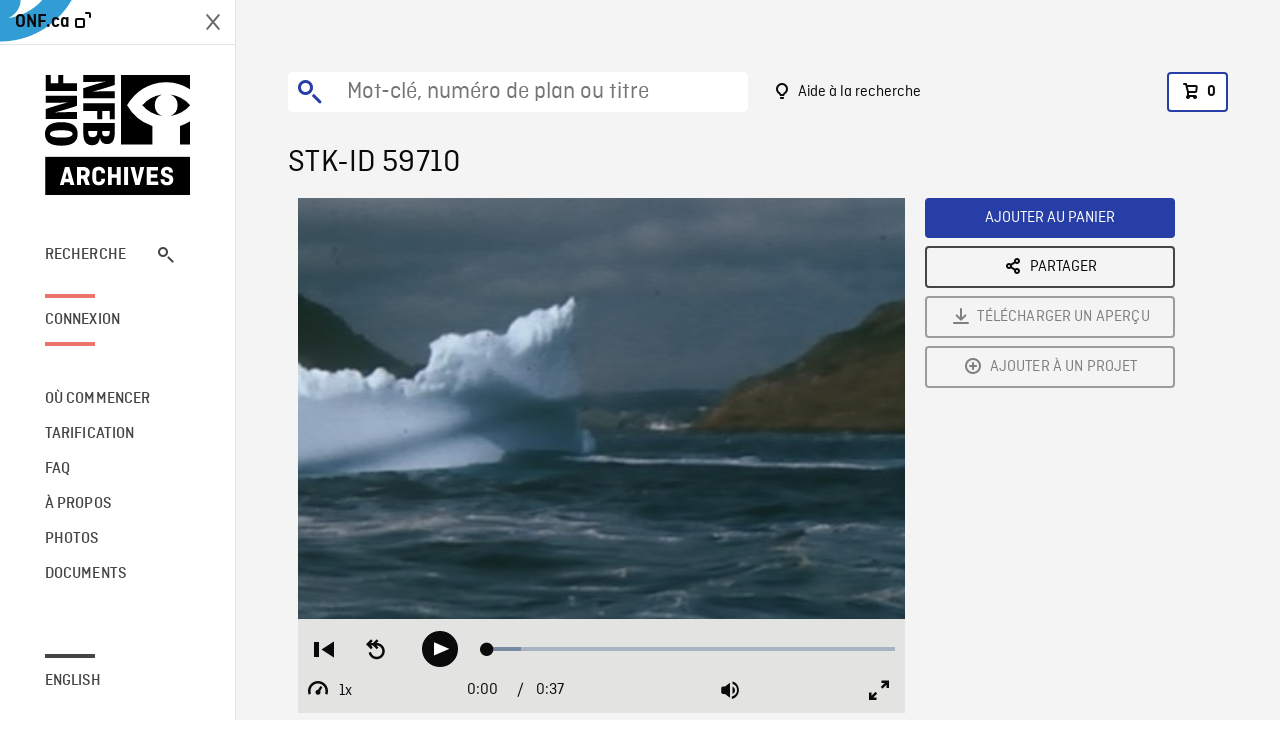

--- FILE ---
content_type: text/html; charset=utf-8
request_url: https://archives.onf.ca/plan/59710/
body_size: 2904
content:


<!DOCTYPE html>
<html lang="fr" class="brand-resize">
  <head>
    <!-- SEO Browser -->
    <meta charset="utf-8">
    <meta http-equiv="X-UA-Compatible" content="IE=edge">
    <meta name="viewport" content="width=device-width,initial-scale=1.0">

    <!-- SEO Robot -->
    <meta name="theme-color" content="#0085CA">
    <meta name="robots" content="index,follow">
    <meta name="googlebot" content="index,follow">

    
  





  <!-- SEO Title / Description / Alternate link -->
  <title>STK-ID 59710 - Archives ONF</title>
  <meta name="description" content="Documentaire sur la ville de Saint-Jean, Terre-Neuve.


Banquise dans la mer.


Descripteurs: TERRE-NEUVE" />
  <link rel="alternate" hreflang="en" href="https://archives.nfb.ca/stockshot/59710/" />

  <!-- Open Graph Share -->
  <meta property="og:title" content="STK-ID 59710">
  <meta property="og:description" content="Documentaire sur la ville de Saint-Jean, Terre-Neuve.


Banquise dans la mer.


Descripteurs: TERRE-NEUVE">
  <meta property="og:site_name" content="Archives ONF">
  <meta property="og:locale" content="fr">
  <meta property="og:type" content="website">
  
  <meta property="og:image" content="https://www3.nfb.ca/stk_sd_43/SRC025/59710/59710_Thumbnails.jpg">
  

  <!-- Twitter Share -->
  <meta property="twitter:card'" content="summary_large_image">
  <meta property="twitter:title" content="STK-ID 59710">
  <meta property="twitter:description" content="Documentaire sur la ville de Saint-Jean, Terre-Neuve.


Banquise dans la mer.


Descripteurs: TERRE-NEUVE">
  
  <meta property="twitter:image" content="https://www3.nfb.ca/stk_sd_43/SRC025/59710/59710_Thumbnails.jpg">
  
  
  
  <meta name="google-site-verification" content="P3nTykUQ40QX8Mn91ThL3MmHs1IuETvz1OJp6L65Nb4" />
  




    <link href="/vue/css/chunk-vendors.a5d03586.css" rel="stylesheet"/>
	<link href="/vue/css/app.d83a5b3d.css" rel="stylesheet"/>
	<script defer="defer" src="/vue/js/chunk-vendors.08ed79bc0ad2f885.min.js"></script>
	<script defer="defer" src="/vue/js/app.d0589b7be1192aa6.min.js"></script>
	<script>window.GENERATED_BY_DJANGO = false</script>
	<link href="/vue/favicon.ico" rel="icon"/>

    <link href="https://dkyhanv6paotz.cloudfront.net/onfca-prod/archives/static/css/loader.0b12b3005727.css" rel="stylesheet">
    
<script type="application/ld+json">
  {
    "@context": "https://schema.org",
    "@type": "VideoObject",
    "name": "VIVRE EN CE PAYS",
    "description": "Documentaire sur la ville de Saint\u002DJean, Terre\u002DNeuve.\u000A\u000A\u000ABanquise dans la mer.\u000A\u000A\u000ADescripteurs: TERRE\u002DNEUVE",
    
    "thumbnailUrl": "https://www3.nfb.ca/stk_sd_43/SRC025/59710/59710_Thumbnails.jpg",
    
    
    "duration": "PT0H0M37S",
    
    "contentUrl": "https://archives.onf.ca/stockshots/videos/SRC/SRC025/59710/59710_WorkingCopy.mov",
    "uploadDate": "1967"
  }
</script>

  </head>
  <body class="no-js forceScrollY">
    <div id="app">
      
<h1>STK-ID 59710</h1>
<video controls poster="https://www3.nfb.ca/stk_sd_43/SRC025/59710/59710_Thumbnails.jpg">
  <source src="https://archives.onf.ca/stockshots/videos/SRC/SRC025/59710/59710_WorkingCopy.mov">
</video>

<p>Documentaire sur la ville de Saint-Jean, Terre-Neuve.


Banquise dans la mer.


Descripteurs: TERRE-NEUVE</p>
<h2>Détails</h2>
<dl>
  <dt>Extrait du film</dt>
  <dd>VIVRE EN CE PAYS</dd>

  

  
  <dt>Année</dt>
  <dd>1967</dd>
  

  
  <dt>Collection</dt>
  <dd>Radio-Canada</dd>
  

  

  
  <dt>Formats disponibles</dt>
  <dd>Digital Beta</dd>
  

  
  <dt>Format de tournage</dt>
  <dd>Betacam digital 4/3</dd>
  

  
  <dt>Format de l'image</dt>
  <dd>4/3</dd>
  

  
  <dt>Résolutions disponibles</dt>
  <dd>720 x 486</dd>
  
</dl>

    </div>

    
<div id="archives-loader">
  <div class="logo">
    <img src="https://dkyhanv6paotz.cloudfront.net/onfca-prod/archives/static/archives-logo-v.2ed2b7370d04.svg" />
  </div>
</div>
    

<script>
window.VUE_APP_META_I18N = {
  "suffix": " - Archives ONF",
  "default": {
    "title": "Archives ONF",
    "description": "Notre vaste collection de plans d\u0027archives rassemble des contenus images et vidéos provenant non seulement du Canada, mais du monde entier. Il vous faut des images en couleurs de la Seconde Guerre mondiale ou de la fonte des glaces dans l’Arctique? Ne cherchez plus.\u000ATémoignant de plus d’un siècle d’histoire, nos fichiers et nos bobines de film impeccablement préservés permettent des transferts de qualité sur mesure, quelle que soit la résolution désirée : SD, HD, 4K, 8K, etc."
  },
  "stockshot": {
    "title": "STK-ID {id}"
  },
  "search": {
    "title": "Recherche",
    "description": "Trouvez le plan parfait avec l\u0027outil de recherche avancée de la plateforme Archives ONF. Cherchez par mot\u002Dclé, lieu, date ou numéro de plan, et précisez votre recherche à l\u0027aide de multiples filtres."
  },
  "cart": {
    "title": "Panier",
    "description": "Ajouter des plans à votre panier afin de démarrer le processus de demande de licence pour l\u0027achat de plans d\u0027archives sur le site Archives ONF."
  },
  "request_list": {
    "title": "Vos demandes de licence",
    "description": "Accédez à l\u0027historique de vos demandes de licence à l\u0027équipe des ventes d\u0027Archives ONF. "
  },
  "request_detail": {
    "title": "Demande de licence",
    "description": "Faites parvenir une demande de licences à Archives ONF afin de démarrer le processus de commande de plans d\u0027archives."
  },
  "clipbin_list": {
    "title": "Projets",
    "description": "Accédez à tous vos projets et organisez vos plans d\u0027archives avant d\u0027envoyer une demande de licence et de commander des plans à l\u0027équipe Archives ONF."
  },
  "clipbin_detail": {
    "title": "Projet",
    "description": "Gérez votre projet en ajoutant des plans d\u0027archives à une liste. Vous pouvez créer plusieurs listes et gérer de multiples projets sur le site Archives ONF."
  },
  "calculator": {
    "title": "Calculateur de tarifs",
    "description": "Utilisez le calculateur de tarifs pour estimer le coût par seconde des droits souhaités sur votre prochaine commande de plans d\u0027Archives ONF."
  },
  "404": {
    "title": "404",
    "description": "La page demandée n\u0027a pas été trouvée. Communiquez avec nous pour signaler cette erreur."
  }
}
</script>

    <script src="https://dkyhanv6paotz.cloudfront.net/onfca-prod/archives/static/js/loader.1015c52469a2.js"></script>
    

    <script>
      window.VUE_APP_GTM_ID = "GTM-NMCS2FB"
      window.VUE_APP_GTM_SECOND_ID = "GTM-NLQ6TKD"
      window.VUE_APP_THUMBNAIL_PATTERN = "https://dkyhanv6paotz.cloudfront.net/live/fit-in/{width}x{height}/{path}"
      window.VUE_APP_GTM_USER_ID = ""
      window.ARCHIVES_CLIENT_ID = "013331"
      
      window.GENERATED_BY_DJANGO = true
    </script>
  </body>
</html>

------------------------------------------------

▶ **Exercise**
Using the listing, copy every line where the word "width" shows up.

▶ **Answer space**
    <meta name="viewport" content="width=device-width,initial-scale=1.0">
      window.VUE_APP_THUMBNAIL_PATTERN = "https://dkyhanv6paotz.cloudfront.net/live/fit-in/{width}x{height}/{path}"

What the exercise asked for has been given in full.